Texto:

-- -- --

O silêncio fala?

por Willian Diego de Almeida

Diante da velocidade das informações que têm circulado na sociedade, somos cada vez mais convocados, no cenário do dia a dia, a realizar atividades de maneira rápida e eficiente, provocando, muitas vezes, estresse, crises de ansiedade, irritação e pouca atenção para a importância do nosso sentido existencial. A meu ver, nós mais reagimos às circunstâncias e aos impulsos sociais, de maneira maquinal, do que buscamos refletir a respeito do que estamos fazendo.
Mas, quando despertamos para essa questão, a nossa maturidade nos conduz a ver o tanto que as situações que vivenciamos poderiam ser tecidas de maneira diferente. E um dos pontos que parecem fazer parte desse gesto de refletir para depois agir é justamente o silêncio.
Para muitos, especialmente quando se refere a aspectos filosóficos e religiosos, o silêncio pode se tornar sinônimo de meditação, de concentração, da busca pelo interior, isto é, uma ferramenta poderosa, um gesto, um estado que pode ajudar o sujeito no seu autodescobrimento. Tudo isso é bem verdade... Mas creio também que ele pode ser entendido de diversas formas, das quais busco aqui me atentar apenas para cinco, que nos ajudam a ver o quanto o silêncio pode ser percebido como ponto positivo ou como ponto negativo.
Aliás, quero dizer, antes de mais nada, o quanto esses cinco pontos conduziram-me a pensar que o silêncio pode nos revelar e nos ensinar muito mais do que estamos acostumados; ao mesmo tempo em que ele indica, por um lado, a falta de algo, ele pode, por outro, denunciar uma abundância de sentidos, de sons, de infortúnios, de explicações. Vejamos.
De acordo com o dicionário de Ferreira (2010, p. 699), especificamente os itens um e cinco, silêncio seria o estado de quem se cala, de quem (se) mantêm em sigilo ou em segredo alguma coisa. Como sugere essa terminologia, ao lermos o dicionário o significado que imediatamente relacionamos é o de simplesmente não falar que, para mim, soa como “ficar quieto”. Vemos aqui uma possível face do silêncio: o de calar, de ocultar, a ausência da comunicação.

-- -- --

[Listagem de dados]
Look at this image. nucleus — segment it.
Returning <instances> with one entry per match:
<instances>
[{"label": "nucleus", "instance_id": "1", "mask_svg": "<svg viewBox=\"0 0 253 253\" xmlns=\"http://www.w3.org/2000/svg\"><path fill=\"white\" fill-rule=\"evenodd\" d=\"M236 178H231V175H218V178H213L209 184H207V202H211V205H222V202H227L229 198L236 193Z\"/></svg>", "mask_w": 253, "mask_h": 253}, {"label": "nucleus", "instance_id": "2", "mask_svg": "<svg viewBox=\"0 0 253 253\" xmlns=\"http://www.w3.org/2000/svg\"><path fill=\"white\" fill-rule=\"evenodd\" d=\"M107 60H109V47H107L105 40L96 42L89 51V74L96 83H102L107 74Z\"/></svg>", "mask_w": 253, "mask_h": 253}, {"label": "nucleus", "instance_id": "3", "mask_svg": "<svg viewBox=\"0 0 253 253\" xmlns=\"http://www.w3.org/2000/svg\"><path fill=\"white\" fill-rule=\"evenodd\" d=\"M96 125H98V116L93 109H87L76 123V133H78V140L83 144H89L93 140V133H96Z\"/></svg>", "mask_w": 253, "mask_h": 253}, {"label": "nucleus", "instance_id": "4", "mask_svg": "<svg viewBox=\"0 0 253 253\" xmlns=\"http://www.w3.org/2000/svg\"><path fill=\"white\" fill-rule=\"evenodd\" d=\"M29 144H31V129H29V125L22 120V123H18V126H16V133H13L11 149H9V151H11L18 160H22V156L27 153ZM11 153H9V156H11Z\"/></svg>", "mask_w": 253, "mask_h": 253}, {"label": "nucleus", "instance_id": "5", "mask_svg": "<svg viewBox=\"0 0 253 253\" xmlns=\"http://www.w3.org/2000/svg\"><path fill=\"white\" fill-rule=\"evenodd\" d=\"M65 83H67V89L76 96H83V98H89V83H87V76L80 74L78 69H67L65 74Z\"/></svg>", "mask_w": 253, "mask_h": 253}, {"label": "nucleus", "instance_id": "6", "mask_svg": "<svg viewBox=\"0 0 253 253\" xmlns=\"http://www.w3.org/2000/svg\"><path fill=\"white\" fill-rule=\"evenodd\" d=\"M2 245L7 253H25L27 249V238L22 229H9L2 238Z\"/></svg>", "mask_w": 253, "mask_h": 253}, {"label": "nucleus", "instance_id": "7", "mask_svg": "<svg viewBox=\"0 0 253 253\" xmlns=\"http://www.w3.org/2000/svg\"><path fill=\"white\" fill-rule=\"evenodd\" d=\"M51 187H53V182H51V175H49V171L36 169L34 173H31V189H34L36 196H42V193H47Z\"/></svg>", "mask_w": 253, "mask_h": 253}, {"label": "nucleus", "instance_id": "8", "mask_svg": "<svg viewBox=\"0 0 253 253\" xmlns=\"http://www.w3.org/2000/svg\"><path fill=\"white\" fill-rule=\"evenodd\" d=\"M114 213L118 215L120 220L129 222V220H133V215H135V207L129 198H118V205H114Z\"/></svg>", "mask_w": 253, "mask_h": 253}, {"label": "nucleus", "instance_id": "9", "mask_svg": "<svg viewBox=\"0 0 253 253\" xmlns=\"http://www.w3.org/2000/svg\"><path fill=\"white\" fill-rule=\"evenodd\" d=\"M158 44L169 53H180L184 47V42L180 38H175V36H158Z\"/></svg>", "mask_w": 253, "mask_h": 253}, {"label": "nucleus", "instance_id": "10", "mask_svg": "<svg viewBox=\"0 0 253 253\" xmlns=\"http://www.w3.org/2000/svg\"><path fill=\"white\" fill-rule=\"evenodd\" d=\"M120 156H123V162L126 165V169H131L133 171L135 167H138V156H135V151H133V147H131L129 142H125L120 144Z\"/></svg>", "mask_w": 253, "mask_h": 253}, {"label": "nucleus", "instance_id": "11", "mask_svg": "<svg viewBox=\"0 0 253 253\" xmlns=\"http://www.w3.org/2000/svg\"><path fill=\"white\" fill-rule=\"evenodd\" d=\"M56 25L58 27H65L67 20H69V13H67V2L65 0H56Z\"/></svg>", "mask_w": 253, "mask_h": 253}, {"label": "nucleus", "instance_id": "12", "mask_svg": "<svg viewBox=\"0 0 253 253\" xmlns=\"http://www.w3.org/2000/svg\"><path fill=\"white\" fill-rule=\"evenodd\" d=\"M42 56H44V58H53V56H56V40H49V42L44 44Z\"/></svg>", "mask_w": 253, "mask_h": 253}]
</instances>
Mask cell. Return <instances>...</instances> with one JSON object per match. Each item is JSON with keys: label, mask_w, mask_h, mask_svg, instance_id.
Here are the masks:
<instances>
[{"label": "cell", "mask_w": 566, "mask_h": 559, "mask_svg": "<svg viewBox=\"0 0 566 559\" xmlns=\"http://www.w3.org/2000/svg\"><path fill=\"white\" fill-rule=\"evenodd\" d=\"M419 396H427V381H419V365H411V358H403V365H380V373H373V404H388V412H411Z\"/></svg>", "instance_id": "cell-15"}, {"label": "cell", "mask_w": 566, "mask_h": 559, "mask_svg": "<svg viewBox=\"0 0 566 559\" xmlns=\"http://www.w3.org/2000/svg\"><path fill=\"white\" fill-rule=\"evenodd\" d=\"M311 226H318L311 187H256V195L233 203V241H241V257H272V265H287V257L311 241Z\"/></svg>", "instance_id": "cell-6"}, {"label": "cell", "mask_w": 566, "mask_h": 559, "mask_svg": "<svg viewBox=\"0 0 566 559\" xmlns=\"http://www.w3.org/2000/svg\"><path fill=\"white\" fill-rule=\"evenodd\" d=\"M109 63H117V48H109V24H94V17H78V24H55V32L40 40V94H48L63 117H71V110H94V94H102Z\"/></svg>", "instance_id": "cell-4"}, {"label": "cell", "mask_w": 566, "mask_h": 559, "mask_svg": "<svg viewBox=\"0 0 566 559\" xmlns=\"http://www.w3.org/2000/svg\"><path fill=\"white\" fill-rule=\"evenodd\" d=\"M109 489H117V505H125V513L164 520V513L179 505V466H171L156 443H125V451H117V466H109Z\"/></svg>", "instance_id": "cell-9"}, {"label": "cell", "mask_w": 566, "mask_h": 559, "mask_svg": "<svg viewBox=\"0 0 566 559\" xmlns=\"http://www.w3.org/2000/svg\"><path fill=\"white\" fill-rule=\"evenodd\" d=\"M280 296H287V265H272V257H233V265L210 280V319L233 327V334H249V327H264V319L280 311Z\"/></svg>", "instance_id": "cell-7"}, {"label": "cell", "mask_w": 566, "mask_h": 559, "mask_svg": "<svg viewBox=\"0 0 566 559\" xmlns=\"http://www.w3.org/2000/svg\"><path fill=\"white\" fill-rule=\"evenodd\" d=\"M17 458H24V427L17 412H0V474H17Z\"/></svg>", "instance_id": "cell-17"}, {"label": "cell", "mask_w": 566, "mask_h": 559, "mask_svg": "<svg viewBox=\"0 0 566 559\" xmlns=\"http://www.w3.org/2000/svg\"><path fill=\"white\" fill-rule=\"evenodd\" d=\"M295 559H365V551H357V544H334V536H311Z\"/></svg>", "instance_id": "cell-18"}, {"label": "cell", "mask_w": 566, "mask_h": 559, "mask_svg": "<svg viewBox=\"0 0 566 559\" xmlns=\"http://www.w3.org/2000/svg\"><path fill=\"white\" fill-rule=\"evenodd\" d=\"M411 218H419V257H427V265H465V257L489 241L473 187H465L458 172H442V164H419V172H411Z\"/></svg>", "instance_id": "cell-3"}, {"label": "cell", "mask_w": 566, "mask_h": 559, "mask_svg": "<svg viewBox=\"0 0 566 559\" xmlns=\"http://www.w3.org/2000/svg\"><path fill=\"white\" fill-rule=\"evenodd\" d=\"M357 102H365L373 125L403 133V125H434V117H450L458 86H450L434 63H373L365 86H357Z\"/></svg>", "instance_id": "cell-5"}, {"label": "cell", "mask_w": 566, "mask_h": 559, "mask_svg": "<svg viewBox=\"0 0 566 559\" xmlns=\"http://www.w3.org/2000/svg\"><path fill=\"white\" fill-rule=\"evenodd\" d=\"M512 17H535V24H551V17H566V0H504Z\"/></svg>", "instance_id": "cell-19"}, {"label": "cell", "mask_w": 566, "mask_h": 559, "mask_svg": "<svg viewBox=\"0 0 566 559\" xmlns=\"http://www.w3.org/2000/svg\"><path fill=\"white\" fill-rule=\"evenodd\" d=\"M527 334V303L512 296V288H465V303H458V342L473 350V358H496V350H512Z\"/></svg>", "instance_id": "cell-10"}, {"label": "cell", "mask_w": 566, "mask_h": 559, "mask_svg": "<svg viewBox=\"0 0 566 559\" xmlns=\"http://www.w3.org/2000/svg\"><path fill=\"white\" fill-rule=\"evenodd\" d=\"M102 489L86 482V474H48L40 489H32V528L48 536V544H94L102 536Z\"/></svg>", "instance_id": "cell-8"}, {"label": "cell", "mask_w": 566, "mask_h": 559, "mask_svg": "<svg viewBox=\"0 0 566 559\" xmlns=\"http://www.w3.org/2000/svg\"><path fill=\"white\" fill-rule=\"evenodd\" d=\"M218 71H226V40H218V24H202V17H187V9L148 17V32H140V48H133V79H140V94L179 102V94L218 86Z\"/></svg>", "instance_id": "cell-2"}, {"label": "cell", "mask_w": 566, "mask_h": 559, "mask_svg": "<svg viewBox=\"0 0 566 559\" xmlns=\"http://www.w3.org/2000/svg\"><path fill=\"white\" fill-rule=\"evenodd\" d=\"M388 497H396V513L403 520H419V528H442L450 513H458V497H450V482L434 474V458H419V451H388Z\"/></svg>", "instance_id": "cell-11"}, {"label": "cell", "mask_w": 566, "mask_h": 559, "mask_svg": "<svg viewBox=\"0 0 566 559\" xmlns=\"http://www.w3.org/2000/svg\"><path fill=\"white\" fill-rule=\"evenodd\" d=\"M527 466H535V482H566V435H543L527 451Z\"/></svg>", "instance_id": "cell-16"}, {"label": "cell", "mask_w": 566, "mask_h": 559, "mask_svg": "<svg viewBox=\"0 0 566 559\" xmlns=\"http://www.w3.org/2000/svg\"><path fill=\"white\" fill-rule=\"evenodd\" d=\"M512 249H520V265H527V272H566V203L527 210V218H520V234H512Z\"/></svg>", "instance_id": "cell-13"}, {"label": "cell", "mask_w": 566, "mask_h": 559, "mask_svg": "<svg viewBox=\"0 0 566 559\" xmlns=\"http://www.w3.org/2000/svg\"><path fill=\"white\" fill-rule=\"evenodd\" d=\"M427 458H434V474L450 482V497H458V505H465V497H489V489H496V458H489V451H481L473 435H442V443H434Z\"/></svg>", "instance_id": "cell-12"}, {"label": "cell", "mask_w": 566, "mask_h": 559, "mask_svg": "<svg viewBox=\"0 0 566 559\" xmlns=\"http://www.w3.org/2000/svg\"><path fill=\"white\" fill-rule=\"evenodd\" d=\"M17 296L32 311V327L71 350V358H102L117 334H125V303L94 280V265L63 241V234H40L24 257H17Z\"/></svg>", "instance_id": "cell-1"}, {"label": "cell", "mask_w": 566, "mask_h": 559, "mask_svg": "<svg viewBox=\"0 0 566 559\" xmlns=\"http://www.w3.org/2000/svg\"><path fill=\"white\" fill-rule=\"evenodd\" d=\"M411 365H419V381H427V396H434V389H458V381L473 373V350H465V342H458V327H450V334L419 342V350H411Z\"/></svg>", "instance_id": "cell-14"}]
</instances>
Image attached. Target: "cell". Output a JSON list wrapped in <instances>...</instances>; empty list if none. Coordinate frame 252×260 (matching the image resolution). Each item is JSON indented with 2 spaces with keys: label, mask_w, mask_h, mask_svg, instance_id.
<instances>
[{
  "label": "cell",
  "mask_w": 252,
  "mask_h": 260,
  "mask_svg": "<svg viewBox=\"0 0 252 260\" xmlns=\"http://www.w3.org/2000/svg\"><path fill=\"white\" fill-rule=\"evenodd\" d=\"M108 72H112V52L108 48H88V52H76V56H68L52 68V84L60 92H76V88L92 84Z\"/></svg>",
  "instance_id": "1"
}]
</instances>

-- -- --

Tarefa: No texto sobre o silêncio, lá em cima, copie sem mudar nada o trecho de "Mas, quando despertamos" até "justamente o silêncio.".

Resposta completa:
Mas, quando despertamos para essa questão, a nossa maturidade nos conduz a ver o tanto que as situações que vivenciamos poderiam ser tecidas de maneira diferente. E um dos pontos que parecem fazer parte desse gesto de refletir para depois agir é justamente o silêncio.